---- Data records

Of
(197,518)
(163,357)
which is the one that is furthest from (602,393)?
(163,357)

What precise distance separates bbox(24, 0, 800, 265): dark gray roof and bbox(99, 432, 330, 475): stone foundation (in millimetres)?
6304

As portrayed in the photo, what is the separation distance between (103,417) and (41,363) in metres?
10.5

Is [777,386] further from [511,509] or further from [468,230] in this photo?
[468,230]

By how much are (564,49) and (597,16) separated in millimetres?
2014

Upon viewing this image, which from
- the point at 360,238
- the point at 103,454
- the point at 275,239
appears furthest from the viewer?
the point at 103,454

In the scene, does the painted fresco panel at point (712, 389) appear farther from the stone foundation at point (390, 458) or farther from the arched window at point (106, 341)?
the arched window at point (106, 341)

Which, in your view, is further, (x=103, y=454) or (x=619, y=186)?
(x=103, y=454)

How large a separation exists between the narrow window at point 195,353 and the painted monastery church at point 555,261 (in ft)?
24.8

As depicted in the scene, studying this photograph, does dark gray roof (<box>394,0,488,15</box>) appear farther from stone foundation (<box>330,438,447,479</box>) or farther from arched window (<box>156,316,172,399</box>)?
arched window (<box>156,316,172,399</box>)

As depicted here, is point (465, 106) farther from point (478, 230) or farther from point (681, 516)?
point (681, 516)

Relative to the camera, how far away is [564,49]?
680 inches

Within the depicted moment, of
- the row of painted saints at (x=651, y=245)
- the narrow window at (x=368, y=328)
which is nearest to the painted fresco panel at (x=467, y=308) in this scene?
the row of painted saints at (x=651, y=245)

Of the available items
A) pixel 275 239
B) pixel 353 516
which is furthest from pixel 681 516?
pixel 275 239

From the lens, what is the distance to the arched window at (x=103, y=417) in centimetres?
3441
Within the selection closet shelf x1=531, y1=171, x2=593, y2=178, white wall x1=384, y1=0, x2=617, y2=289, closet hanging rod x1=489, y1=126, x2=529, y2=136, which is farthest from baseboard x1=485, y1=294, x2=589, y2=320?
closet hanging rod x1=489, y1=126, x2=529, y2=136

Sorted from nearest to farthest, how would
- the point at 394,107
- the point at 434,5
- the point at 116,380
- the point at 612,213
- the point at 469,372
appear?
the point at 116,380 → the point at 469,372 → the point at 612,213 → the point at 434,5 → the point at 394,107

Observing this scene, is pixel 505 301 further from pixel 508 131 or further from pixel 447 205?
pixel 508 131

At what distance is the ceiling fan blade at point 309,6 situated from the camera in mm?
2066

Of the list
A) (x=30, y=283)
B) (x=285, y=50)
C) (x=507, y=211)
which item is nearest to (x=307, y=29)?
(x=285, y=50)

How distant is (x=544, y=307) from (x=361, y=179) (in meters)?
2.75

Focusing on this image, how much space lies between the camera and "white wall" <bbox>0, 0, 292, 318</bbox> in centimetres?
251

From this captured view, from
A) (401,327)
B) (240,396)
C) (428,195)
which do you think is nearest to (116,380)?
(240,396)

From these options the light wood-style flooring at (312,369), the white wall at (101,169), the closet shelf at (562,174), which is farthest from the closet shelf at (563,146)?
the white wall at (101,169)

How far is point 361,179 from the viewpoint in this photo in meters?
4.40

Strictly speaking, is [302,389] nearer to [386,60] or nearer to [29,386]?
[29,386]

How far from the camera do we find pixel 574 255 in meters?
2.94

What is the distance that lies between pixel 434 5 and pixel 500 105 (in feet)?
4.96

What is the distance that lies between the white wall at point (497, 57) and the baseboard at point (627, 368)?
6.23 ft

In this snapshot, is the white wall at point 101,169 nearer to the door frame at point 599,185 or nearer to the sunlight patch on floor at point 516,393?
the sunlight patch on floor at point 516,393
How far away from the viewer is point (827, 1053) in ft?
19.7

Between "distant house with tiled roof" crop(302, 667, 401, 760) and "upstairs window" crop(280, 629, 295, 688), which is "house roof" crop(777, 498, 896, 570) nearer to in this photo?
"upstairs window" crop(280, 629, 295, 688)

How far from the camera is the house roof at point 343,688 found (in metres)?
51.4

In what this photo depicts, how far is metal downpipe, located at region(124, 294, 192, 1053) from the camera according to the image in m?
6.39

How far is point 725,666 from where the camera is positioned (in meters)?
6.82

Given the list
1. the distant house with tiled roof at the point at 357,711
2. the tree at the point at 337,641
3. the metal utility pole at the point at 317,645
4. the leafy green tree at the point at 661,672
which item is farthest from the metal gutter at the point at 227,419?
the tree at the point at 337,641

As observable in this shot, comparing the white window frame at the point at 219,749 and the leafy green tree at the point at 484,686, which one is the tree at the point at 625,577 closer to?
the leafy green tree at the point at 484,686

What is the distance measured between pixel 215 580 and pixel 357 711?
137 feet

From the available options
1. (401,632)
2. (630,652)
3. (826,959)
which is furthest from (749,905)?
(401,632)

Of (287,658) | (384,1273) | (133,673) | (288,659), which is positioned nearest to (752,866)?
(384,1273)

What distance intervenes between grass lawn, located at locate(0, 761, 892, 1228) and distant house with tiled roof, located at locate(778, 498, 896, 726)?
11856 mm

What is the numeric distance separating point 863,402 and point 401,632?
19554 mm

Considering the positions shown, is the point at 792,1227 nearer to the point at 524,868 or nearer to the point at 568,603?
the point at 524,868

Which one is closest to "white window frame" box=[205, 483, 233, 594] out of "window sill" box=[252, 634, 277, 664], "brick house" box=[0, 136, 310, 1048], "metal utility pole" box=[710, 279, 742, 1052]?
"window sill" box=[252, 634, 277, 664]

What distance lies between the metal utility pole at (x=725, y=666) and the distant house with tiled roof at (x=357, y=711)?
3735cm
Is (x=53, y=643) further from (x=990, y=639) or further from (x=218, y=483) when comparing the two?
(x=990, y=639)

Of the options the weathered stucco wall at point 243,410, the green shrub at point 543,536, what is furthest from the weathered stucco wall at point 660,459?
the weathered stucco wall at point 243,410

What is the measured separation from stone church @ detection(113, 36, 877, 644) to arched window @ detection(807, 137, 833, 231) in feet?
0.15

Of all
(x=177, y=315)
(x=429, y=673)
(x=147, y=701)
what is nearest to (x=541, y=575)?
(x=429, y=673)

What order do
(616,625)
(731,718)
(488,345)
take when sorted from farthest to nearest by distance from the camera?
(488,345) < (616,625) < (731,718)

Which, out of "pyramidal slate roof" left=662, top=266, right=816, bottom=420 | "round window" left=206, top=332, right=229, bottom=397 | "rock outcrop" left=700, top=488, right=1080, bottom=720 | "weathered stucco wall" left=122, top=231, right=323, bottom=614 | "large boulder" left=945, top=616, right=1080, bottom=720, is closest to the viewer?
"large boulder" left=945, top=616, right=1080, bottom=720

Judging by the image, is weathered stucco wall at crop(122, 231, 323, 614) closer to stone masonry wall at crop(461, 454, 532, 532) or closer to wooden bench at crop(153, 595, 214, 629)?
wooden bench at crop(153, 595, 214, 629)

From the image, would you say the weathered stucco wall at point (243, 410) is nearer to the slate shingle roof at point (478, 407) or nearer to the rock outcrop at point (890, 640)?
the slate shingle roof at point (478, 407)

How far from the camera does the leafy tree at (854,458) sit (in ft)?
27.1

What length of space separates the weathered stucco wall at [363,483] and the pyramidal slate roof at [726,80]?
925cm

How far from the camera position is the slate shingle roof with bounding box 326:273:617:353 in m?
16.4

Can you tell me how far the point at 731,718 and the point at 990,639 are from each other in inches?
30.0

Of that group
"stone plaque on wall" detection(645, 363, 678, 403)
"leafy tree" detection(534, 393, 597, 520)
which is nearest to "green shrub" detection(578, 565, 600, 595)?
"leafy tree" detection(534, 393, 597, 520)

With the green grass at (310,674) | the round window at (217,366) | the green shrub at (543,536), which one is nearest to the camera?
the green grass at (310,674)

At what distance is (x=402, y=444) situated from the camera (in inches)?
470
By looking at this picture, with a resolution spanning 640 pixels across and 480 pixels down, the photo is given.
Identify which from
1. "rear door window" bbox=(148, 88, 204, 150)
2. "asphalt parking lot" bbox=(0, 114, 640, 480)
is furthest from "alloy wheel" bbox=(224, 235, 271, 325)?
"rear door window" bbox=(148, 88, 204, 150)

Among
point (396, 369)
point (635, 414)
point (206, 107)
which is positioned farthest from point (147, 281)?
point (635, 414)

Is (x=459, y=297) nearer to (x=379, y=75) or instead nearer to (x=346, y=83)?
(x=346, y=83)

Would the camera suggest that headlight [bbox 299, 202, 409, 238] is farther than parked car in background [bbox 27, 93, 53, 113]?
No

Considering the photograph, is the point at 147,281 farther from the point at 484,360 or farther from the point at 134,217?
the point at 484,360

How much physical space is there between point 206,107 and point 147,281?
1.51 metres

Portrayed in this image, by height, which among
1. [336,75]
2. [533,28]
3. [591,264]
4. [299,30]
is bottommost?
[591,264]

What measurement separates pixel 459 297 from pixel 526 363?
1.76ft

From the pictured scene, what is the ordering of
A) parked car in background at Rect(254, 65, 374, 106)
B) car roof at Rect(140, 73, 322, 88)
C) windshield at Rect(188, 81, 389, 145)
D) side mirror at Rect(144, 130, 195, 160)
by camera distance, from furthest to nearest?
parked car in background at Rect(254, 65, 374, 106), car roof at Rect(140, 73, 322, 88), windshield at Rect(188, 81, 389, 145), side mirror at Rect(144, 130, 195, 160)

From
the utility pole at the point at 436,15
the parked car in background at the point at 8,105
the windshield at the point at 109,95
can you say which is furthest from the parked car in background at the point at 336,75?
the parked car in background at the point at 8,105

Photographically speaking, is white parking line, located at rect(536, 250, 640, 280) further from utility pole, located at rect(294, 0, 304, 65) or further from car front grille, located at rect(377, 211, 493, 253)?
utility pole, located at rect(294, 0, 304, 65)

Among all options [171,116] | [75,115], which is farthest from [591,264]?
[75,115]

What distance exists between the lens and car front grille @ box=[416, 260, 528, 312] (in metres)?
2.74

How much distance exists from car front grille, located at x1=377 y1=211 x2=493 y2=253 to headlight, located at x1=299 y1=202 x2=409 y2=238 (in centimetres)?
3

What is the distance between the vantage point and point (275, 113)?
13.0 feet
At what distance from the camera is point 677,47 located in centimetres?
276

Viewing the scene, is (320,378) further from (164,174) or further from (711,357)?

--------

• What you should do:
Transcribe, word for word, every line from the one containing "What measurement separates" through the final line of the entries, and nothing else.

• Solution below:
What measurement separates pixel 459 297 from pixel 526 363?
1.76ft

From the pictured scene, what is the ordering of
A) parked car in background at Rect(254, 65, 374, 106)
B) car roof at Rect(140, 73, 322, 88)
C) windshield at Rect(188, 81, 389, 145)
D) side mirror at Rect(144, 130, 195, 160)
by camera distance, from furthest to nearest?
parked car in background at Rect(254, 65, 374, 106), car roof at Rect(140, 73, 322, 88), windshield at Rect(188, 81, 389, 145), side mirror at Rect(144, 130, 195, 160)

From
the utility pole at the point at 436,15
the parked car in background at the point at 8,105
the windshield at the point at 109,95
can you say which is furthest from the parked car in background at the point at 336,75?
the parked car in background at the point at 8,105

Photographically speaking, is white parking line, located at rect(536, 250, 640, 280) further from utility pole, located at rect(294, 0, 304, 65) or further from car front grille, located at rect(377, 211, 493, 253)?
utility pole, located at rect(294, 0, 304, 65)

Among all options [171,116] | [75,115], which is farthest from [591,264]?
[75,115]

What distance exists between the lens and car front grille @ box=[416, 260, 528, 312] (in metres)?
2.74

How much distance exists from car front grille, located at x1=377 y1=211 x2=493 y2=253 to headlight, located at x1=299 y1=202 x2=409 y2=238 (in centimetres)?
3

What is the distance between the vantage point and point (275, 113)?
13.0 feet
At what distance from the camera is point 677,47 located in centimetres?
276

Viewing the scene, is (320,378) further from (164,174) or further from (711,357)?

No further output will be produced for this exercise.